Synopses & Reviews
Hailed as Will Campbell's most literary work, Providence chronicles the more than 170-year history of a square mile of plantation land in Holmes County, Mississippi. Shifting between history and autobiography, Campbell illustrates the quest for justice among the Choctaws, African-Americans, and Whites on the parcel of land designated Section 13. From the forcible removal of native Choctaws, to slavery and sharecropping on the Providence Plantation, to an interracial cooperative farm in the 1930s-50s, and finally to the present-day ownership by the Department of the Interior, Providence, according to Campbell, "has seen a lot. In a way its saga is the story of the nation."
Review
The book that follows addresses the issues of poverty and bigotry in ways that few readers will soon forget and from a Christian perspective that we might all endeavor to emulate. --Frederick Barton, from the introduction
About the Author
Will D. Campbell is widely considered one of the nation's most important commentators on race, religion, and community.

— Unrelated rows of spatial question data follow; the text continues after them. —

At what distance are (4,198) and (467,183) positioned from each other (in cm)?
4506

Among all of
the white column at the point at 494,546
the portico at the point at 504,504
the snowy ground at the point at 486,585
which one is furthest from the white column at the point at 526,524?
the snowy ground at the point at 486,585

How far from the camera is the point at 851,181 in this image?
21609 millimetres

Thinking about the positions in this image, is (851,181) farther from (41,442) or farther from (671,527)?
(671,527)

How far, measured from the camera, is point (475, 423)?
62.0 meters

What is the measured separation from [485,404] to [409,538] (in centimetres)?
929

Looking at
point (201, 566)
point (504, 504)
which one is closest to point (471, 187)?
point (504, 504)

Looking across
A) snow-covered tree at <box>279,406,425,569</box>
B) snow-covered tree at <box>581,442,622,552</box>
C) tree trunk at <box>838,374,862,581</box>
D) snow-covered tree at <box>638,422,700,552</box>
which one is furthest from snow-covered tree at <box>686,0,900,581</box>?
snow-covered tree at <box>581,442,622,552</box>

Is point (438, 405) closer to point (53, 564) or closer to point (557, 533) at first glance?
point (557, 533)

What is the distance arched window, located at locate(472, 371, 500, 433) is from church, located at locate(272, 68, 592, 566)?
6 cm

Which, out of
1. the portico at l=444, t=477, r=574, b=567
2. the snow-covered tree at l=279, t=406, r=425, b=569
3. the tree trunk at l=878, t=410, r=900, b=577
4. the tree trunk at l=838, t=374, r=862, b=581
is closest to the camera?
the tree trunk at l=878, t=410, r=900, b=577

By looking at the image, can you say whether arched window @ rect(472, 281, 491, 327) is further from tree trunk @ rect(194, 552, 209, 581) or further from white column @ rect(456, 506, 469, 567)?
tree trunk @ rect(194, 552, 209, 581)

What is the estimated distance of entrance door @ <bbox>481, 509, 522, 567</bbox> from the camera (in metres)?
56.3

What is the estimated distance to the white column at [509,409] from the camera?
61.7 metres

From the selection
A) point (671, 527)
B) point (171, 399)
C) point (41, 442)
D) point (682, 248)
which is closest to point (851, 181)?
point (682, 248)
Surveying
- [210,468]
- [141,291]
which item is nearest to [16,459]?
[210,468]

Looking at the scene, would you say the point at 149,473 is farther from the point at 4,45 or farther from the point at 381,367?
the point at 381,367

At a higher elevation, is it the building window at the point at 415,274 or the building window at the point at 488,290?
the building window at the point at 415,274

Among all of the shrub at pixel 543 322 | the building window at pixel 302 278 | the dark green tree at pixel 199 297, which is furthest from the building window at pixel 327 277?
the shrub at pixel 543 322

The only white minister at the creation of the Southern Christian Leadership Conference, Campbell was actively involved in the Civil Rights movement in the South. A graduate of Wakeforest University and Yale Divinity School, Campbell has authored seventeen books. His Brother to a Dragonfly was a finalist fo the National Book Award and was named by Time magazineas one of the ten most notable books of the 1970s. Winner of the Lillian Smith Prize, the Lyndhurst Prize, and the Alex Haley Award, campbell was the subject of a recent PBS documentary entitled "God's Will."